Jesus responds to his skeptics - Luke 11:14-32
Jesus invites us to believe the truth, that he is the one who brings the kingdom of God to bear in our lives.
Alternative Explanations
Jesus drives out a demon
Answer One - He’s a demon (Lk 11:17-28)
Answer Two - Give us a sign (Lk 11:29-32)
The pattern of events in the book of Jonah corresponds to that in the story of the Son of man. Jonah is thrown into the sea and swallowed by the fish, returns three days later to the land of the living, and proclaims God’s message to the men of Nineveh; and the career of Jesus shows the same kind of sequence—death, burial, resurrection, proclamation.

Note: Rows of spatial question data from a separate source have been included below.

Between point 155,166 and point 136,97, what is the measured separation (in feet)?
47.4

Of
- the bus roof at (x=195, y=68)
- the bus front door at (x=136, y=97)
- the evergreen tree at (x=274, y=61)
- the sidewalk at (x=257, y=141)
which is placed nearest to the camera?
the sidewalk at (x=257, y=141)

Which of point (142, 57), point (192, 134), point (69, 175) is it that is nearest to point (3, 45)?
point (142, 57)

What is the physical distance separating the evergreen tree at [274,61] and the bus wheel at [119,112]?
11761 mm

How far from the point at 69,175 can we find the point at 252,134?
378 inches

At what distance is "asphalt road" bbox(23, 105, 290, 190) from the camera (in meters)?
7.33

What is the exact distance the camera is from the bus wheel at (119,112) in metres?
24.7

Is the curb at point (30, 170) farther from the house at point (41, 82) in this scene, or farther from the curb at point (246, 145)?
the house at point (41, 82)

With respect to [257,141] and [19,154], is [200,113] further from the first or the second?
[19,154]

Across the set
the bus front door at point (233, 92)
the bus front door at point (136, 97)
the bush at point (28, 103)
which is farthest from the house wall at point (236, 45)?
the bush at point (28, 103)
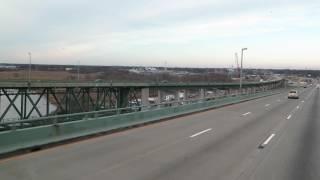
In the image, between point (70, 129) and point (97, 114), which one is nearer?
point (70, 129)

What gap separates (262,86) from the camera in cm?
13325

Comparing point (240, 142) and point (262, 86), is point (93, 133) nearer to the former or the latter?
point (240, 142)

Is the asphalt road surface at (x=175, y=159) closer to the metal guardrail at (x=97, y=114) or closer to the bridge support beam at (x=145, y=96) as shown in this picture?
the metal guardrail at (x=97, y=114)

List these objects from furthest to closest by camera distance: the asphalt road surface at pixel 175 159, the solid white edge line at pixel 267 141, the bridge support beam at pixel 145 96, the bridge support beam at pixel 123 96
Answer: the bridge support beam at pixel 123 96, the bridge support beam at pixel 145 96, the solid white edge line at pixel 267 141, the asphalt road surface at pixel 175 159

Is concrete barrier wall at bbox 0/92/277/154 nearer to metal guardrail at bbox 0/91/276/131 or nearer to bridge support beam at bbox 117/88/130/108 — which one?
metal guardrail at bbox 0/91/276/131

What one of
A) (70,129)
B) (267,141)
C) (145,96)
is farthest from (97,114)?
(145,96)

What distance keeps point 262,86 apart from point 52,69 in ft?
198

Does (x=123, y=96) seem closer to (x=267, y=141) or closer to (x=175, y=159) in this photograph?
(x=267, y=141)

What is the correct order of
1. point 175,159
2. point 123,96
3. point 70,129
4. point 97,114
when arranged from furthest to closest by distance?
1. point 123,96
2. point 97,114
3. point 70,129
4. point 175,159

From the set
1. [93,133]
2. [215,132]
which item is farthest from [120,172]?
[215,132]

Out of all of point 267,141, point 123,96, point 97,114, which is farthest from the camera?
point 123,96

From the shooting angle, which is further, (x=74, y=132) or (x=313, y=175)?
(x=74, y=132)

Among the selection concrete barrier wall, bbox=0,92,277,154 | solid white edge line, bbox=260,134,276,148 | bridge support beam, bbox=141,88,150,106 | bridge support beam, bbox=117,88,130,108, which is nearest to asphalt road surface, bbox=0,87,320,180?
solid white edge line, bbox=260,134,276,148

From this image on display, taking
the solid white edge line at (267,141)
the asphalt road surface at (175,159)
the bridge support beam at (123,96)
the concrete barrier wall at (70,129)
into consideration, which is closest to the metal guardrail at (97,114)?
the concrete barrier wall at (70,129)
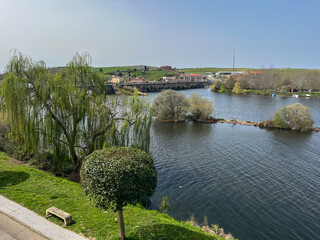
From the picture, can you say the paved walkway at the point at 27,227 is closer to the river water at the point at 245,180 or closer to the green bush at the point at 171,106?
the river water at the point at 245,180

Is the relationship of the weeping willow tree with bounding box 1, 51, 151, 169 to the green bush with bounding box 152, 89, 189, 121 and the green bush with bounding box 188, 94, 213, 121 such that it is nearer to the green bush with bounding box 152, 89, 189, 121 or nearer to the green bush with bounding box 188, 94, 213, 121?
the green bush with bounding box 152, 89, 189, 121

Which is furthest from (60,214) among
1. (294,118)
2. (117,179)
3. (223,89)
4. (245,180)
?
(223,89)

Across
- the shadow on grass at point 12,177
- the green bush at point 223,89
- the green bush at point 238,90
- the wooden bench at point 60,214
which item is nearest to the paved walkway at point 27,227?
the wooden bench at point 60,214

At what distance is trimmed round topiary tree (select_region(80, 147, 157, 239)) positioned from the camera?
7.60m

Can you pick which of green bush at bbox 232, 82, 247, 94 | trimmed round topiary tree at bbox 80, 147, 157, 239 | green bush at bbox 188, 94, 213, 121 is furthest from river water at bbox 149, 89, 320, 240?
green bush at bbox 232, 82, 247, 94

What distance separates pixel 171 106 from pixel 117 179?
3827 cm

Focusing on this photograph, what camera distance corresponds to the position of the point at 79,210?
11.3 meters

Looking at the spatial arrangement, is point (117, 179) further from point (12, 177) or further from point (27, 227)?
point (12, 177)

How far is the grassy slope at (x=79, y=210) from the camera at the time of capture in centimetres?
973

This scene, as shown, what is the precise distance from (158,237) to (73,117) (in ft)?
33.1

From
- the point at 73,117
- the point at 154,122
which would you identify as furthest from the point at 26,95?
the point at 154,122

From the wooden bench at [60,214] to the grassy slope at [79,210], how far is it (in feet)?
0.75

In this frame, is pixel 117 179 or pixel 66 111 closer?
pixel 117 179

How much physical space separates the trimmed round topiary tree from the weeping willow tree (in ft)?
28.3
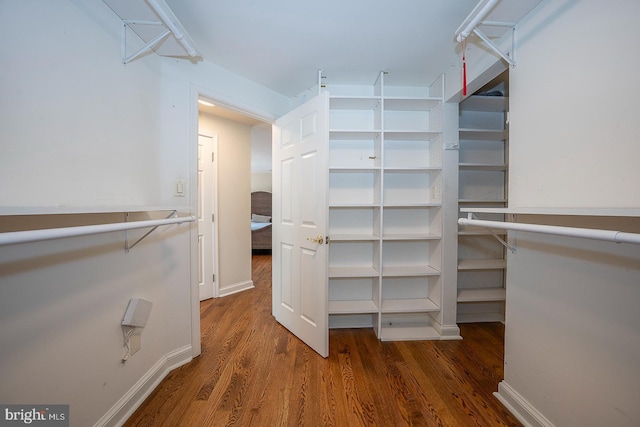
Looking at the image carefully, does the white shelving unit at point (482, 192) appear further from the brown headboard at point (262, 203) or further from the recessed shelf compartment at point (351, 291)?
the brown headboard at point (262, 203)

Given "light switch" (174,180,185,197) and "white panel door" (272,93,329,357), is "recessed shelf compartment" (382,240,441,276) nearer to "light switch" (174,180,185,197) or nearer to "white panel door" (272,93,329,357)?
"white panel door" (272,93,329,357)

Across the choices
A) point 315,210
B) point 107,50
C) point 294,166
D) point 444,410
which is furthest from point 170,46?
point 444,410

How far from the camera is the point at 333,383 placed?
1505mm

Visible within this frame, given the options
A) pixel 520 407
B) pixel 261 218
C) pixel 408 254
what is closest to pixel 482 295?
pixel 408 254

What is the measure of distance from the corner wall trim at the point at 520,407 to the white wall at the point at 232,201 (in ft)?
9.05

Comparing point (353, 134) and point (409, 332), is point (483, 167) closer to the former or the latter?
point (353, 134)

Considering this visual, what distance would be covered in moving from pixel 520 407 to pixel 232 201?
120 inches

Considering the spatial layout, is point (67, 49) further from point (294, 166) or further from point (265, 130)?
point (265, 130)

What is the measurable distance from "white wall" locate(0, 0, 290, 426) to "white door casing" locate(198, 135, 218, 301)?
117 centimetres

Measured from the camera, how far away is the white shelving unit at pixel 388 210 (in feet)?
6.87

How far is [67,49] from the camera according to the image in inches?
38.5

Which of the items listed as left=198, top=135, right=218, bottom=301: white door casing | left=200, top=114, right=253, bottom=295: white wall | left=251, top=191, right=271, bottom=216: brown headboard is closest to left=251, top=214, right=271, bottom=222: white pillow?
left=251, top=191, right=271, bottom=216: brown headboard

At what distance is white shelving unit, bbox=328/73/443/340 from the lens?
6.87 feet

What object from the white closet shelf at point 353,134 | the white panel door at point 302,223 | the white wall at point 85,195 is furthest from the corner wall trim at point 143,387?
the white closet shelf at point 353,134
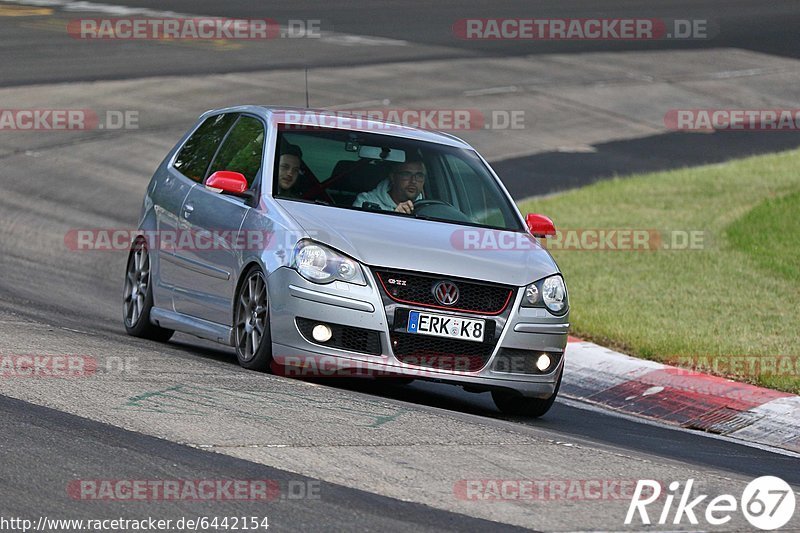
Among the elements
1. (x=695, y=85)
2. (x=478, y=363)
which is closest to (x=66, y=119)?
(x=695, y=85)

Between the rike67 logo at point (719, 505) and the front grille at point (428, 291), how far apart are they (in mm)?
2114

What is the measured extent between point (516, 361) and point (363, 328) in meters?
0.96

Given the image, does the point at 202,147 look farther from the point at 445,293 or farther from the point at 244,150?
the point at 445,293

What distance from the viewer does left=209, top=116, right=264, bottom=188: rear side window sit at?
9797 millimetres

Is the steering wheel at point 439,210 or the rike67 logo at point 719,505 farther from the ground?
the steering wheel at point 439,210

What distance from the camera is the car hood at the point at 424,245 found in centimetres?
861

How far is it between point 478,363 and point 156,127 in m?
13.4

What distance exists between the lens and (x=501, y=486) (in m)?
6.50

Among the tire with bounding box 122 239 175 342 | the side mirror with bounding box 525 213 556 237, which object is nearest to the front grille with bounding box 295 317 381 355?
the side mirror with bounding box 525 213 556 237

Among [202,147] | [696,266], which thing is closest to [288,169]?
[202,147]

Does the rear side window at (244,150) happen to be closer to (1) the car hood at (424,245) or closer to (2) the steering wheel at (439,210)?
(1) the car hood at (424,245)

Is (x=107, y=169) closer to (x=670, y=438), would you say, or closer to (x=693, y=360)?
(x=693, y=360)

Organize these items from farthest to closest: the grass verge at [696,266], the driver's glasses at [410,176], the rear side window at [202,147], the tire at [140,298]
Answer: the grass verge at [696,266] → the tire at [140,298] → the rear side window at [202,147] → the driver's glasses at [410,176]

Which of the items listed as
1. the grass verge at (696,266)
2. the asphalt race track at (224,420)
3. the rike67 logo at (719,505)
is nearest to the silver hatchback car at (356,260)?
the asphalt race track at (224,420)
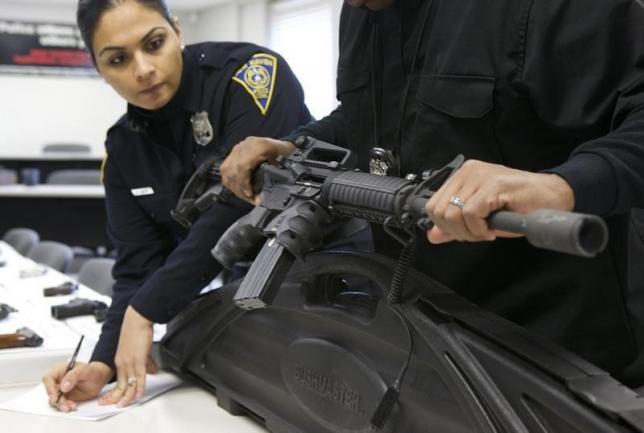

The difference between Jonah’s sign to Nineveh and Jesus’s sign to his own generation is that in the latter there is ‘something greater than Jonah’ (11:32). Not someone greater, you notice: Jesus is not, strictly speaking, comparing himself with Jonah. It is the whole thing which is greater, deeper, more real. Jonah experienced a kind of death, a kind of burial, and a kind of resurrection, and he went to Nineveh with only an embryonic version of the good news—good, but limited. But in Jesus something greater is happening. The Holy Spirit has broken into the world in power, and by means of a real death, a real burial, and a real resurrection, he is able to offer to the world real salvation, at the deepest possible level. That which the story of Jonah illustrated and foreshadowed is made actual in the person of Jesus.